**EXTRACTED TEXT:**
Re:They are banned in Britain (Score:3, Funny)
This is the fundamental reason why our medical system fails it. While drugs have their place, they usually aren't the best response to an illness. But, in Fascist America (de facto integration between corporations and the government), all the health options that are NOT drugs or surgery get labeled 'alternative', and you generally have to discover those options on your own.
The basic requirements for health haven't changed at all for thousands of years. The father of western holistic medicine called them assimilation (the taking in nutrients) and elimination (clearing out waste products). See Dr. Reilly's Handbook for Health through Drugless Therapy [amazon.com] for a manual (of a sort) on nutrition, exercise, massage, and other unconventional approaches to health that ought to be mainstream.
Results are what we should be concerned about, and by this margin the focus on finding the right drug falls down. A pharmaceutical company's ideal product is a 0drug that manages a sick person's symptom well, but doesn't address the underlying cause, so one has to keep going back to the drugstore for perpetual refills. There's not much money in "curing" disease - all the money's in managing the symptoms.

**ACTIONS TO TAKE:**
A. Retype the portion of the comment on drugs and health starting at "Re:They are banned" and ending at "to be mainstream.".
B. Answer the following questions using the comment on drugs and health.
(i) What two basic requirements for health did the father of western holistic medicine name?
(ii) Which book does the comment recommend as a manual on nutrition, exercise, massage, and other unconventional approaches?
(iii) According to the comment, where is all the money with regard to disease?
C. Carry on the comment on drugs and health from its final sentence.

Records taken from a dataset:
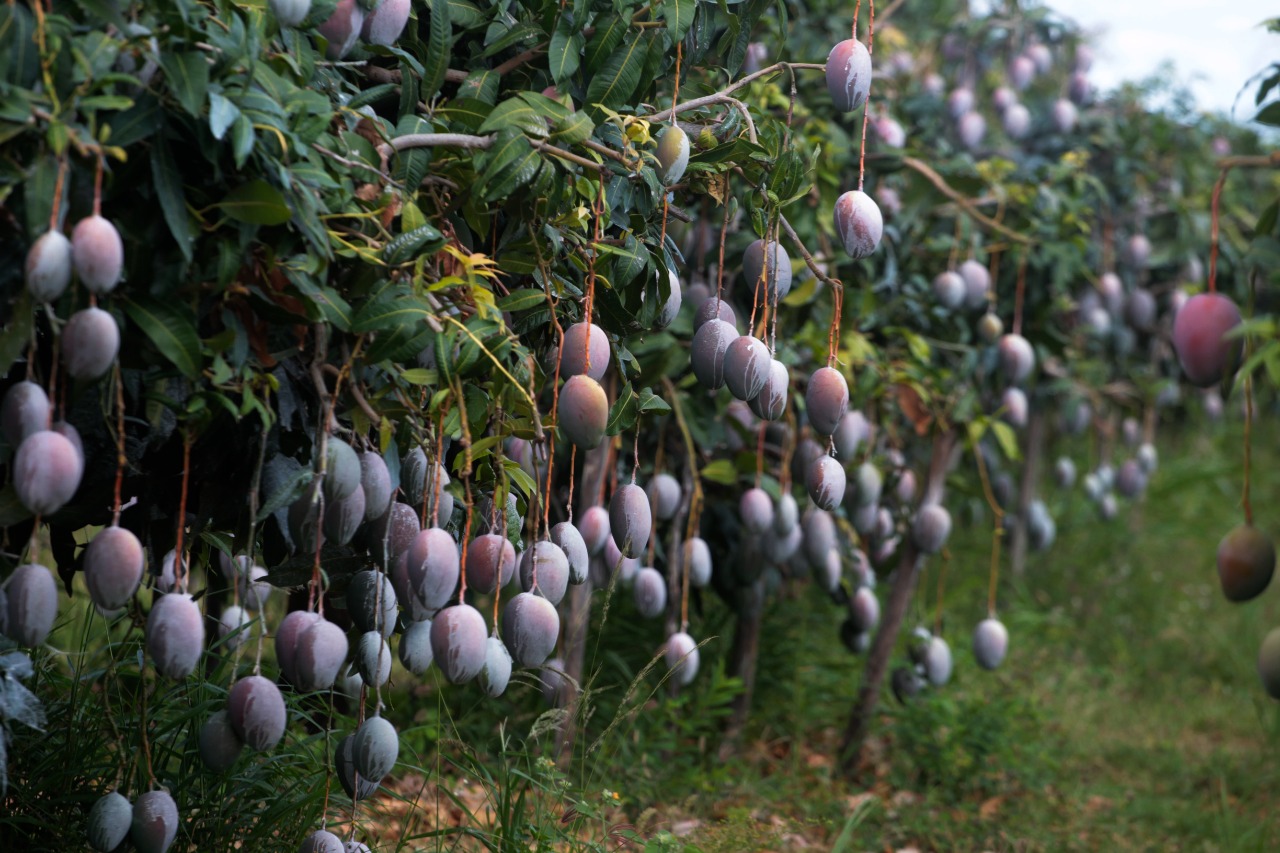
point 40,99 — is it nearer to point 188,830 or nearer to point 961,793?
point 188,830

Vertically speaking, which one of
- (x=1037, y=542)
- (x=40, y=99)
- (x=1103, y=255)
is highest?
(x=40, y=99)

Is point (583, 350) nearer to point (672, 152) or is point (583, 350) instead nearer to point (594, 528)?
point (672, 152)

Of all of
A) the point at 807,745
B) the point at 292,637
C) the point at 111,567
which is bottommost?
the point at 807,745

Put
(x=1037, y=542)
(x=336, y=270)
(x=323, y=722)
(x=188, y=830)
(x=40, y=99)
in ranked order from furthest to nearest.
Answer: (x=1037, y=542), (x=323, y=722), (x=188, y=830), (x=336, y=270), (x=40, y=99)

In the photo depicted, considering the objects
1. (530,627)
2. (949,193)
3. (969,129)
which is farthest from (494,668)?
Result: (969,129)

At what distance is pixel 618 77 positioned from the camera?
1521mm

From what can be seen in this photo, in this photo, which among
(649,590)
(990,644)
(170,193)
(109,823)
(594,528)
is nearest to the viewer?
(170,193)

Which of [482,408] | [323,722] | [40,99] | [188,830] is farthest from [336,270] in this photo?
[323,722]

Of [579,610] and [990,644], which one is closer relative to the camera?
[579,610]

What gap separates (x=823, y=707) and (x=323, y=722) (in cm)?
149

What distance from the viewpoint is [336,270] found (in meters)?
1.33

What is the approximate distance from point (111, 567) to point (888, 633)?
2.13m

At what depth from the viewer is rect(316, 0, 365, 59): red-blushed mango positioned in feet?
4.57

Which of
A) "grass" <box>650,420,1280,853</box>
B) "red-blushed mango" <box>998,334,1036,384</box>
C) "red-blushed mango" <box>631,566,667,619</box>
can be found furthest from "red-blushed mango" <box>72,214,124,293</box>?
"red-blushed mango" <box>998,334,1036,384</box>
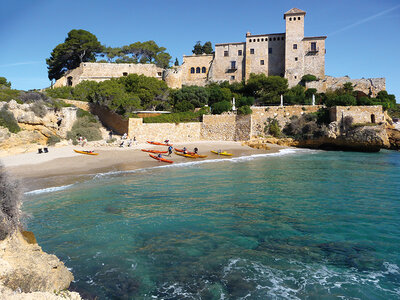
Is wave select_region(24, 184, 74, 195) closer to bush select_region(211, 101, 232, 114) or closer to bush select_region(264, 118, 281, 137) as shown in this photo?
bush select_region(211, 101, 232, 114)

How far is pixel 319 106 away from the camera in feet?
102

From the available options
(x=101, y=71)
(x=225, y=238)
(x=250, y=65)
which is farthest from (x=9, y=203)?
(x=250, y=65)

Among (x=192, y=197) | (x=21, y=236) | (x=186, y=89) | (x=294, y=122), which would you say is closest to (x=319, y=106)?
(x=294, y=122)

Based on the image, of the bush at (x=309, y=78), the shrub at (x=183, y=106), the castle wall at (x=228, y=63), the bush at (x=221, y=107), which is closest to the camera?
the bush at (x=221, y=107)

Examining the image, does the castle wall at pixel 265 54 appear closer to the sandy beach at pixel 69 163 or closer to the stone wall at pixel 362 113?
the stone wall at pixel 362 113

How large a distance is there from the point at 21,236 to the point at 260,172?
1322 cm

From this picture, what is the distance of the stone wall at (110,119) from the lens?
1131 inches

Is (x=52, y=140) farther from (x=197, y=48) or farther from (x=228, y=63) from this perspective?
(x=197, y=48)

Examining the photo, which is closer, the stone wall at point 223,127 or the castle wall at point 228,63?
the stone wall at point 223,127

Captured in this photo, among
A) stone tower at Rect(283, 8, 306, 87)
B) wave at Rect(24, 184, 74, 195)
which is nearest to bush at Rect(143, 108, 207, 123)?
wave at Rect(24, 184, 74, 195)

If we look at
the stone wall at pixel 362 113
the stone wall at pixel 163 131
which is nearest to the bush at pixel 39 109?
the stone wall at pixel 163 131

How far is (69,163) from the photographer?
17.3 metres

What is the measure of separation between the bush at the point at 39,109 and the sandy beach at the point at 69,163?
3.89 meters

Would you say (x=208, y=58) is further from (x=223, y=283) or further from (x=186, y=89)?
(x=223, y=283)
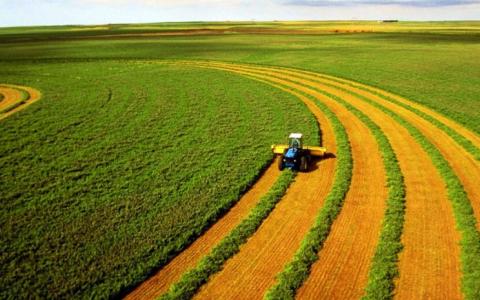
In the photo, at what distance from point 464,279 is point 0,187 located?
21282 mm

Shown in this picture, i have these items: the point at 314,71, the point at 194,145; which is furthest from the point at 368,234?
the point at 314,71

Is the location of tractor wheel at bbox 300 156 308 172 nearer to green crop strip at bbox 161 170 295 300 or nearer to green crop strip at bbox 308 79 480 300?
green crop strip at bbox 161 170 295 300

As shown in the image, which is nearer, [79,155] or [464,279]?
[464,279]

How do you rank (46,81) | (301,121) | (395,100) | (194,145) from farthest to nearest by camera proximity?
(46,81) < (395,100) < (301,121) < (194,145)

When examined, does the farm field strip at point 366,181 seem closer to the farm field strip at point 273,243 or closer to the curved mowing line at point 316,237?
the curved mowing line at point 316,237

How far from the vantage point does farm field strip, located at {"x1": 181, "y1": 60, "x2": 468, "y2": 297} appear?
1260 cm

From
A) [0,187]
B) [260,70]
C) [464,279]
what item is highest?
[260,70]

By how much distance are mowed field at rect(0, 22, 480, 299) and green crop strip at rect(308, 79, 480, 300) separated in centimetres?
7

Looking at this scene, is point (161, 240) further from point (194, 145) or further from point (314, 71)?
point (314, 71)

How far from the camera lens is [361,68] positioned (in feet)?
195

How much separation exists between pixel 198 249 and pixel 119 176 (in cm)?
849

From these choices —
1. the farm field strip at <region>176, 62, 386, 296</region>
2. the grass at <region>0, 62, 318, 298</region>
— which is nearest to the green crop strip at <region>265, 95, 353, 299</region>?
the farm field strip at <region>176, 62, 386, 296</region>

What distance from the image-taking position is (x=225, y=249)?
14305 mm

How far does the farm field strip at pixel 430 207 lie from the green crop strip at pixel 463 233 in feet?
0.83
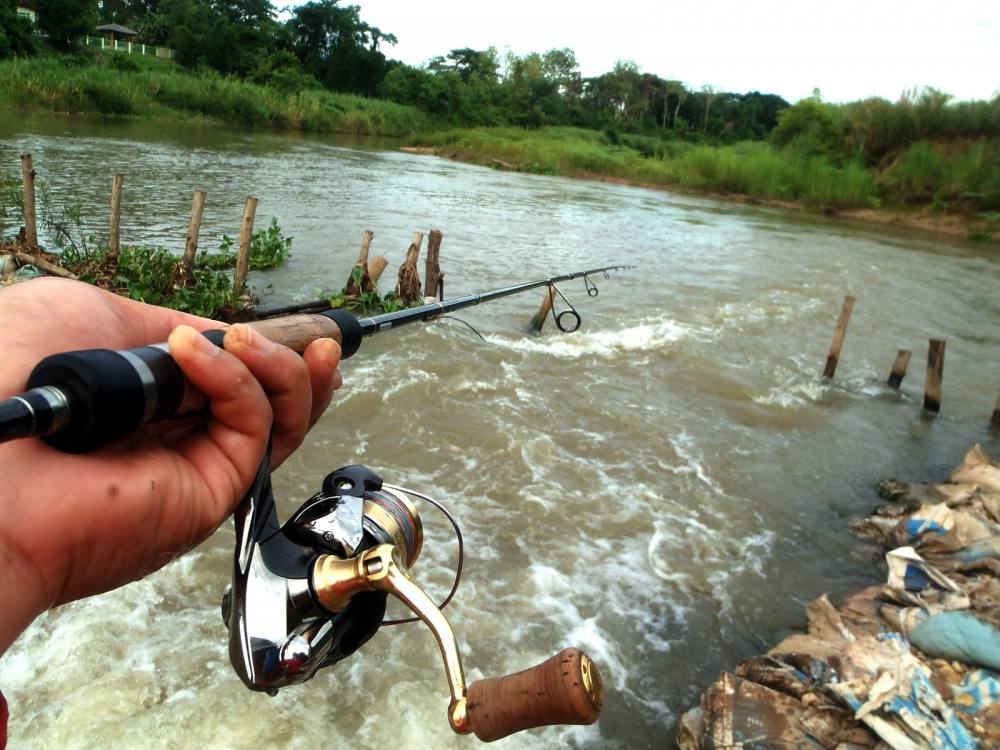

**TASK-BY-TASK ANSWERS:**
A.
Re:They are banned in Britain (Score:3, Funny)
This is the fundamental reason why our medical system fails it. While drugs have their place, they usually aren't the best response to an illness. But, in Fascist America (de facto integration between corporations and the government), all the health options that are NOT drugs or surgery get labeled 'alternative', and you generally have to discover those options on your own.
The basic requirements for health haven't changed at all for thousands of years. The father of western holistic medicine called them assimilation (the taking in nutrients) and elimination (clearing out waste products). See Dr. Reilly's Handbook for Health through Drugless Therapy [amazon.com] for a manual (of a sort) on nutrition, exercise, massage, and other unconventional approaches to health that ought to be mainstream.

B.
(i) Assimilation (the taking in of nutrients) and elimination (clearing out waste products).
(ii) Dr. Reilly's Handbook for Health through Drugless Therapy.
(iii) In managing the symptoms.

C.
Reilly's handbook is all about the "cures" that he had much success with in his busy mid-20th-century practice. Not every patient got a cure, of course, but many found therapies that allowed them to be pain-free well after they'd been written off by their regular doctors.
Re:marketing vs R&D (Score:4, Funny)
Oh of COURSE that's what it means.
Maybe they need that marketing to sell the drugs to pay for the R&D to make the drugs and the best way to do that is to pay for more advertisements.
You think companies like to advertise? They would rather give the money to R&D if the drugs actually sold themselves. Most drugs, however, do not sell themselves. Most of the medication sold in this country has little effect or could easily be replaced by an older drug which is 1/10 the cost and only 3 to 4% less effective.
Another problem is that if the patient dies, that '3 to 4%' figure is brought up in COURT in the form of a malpractice suit against the doctor that prescribed the alternative!
The niche medications which treat ailments that effect 1% of the population have a high price and the research in finding them is often NEVER PAID OFF. It's a tightly held secret that drug companies often pursue avenues that yield JACK SQUAT.
The worthless 'celebrex' and 'nexium' medications pay for those dead ends and niche drugs. And their marketing allows them to do that.
Drugs like Celebrex which show barely any improvement over placebo, and medications that take care of problems related to obesity (a relatively easily-cured disease) wouldn't be flying off the counters if it weren't for those commercials.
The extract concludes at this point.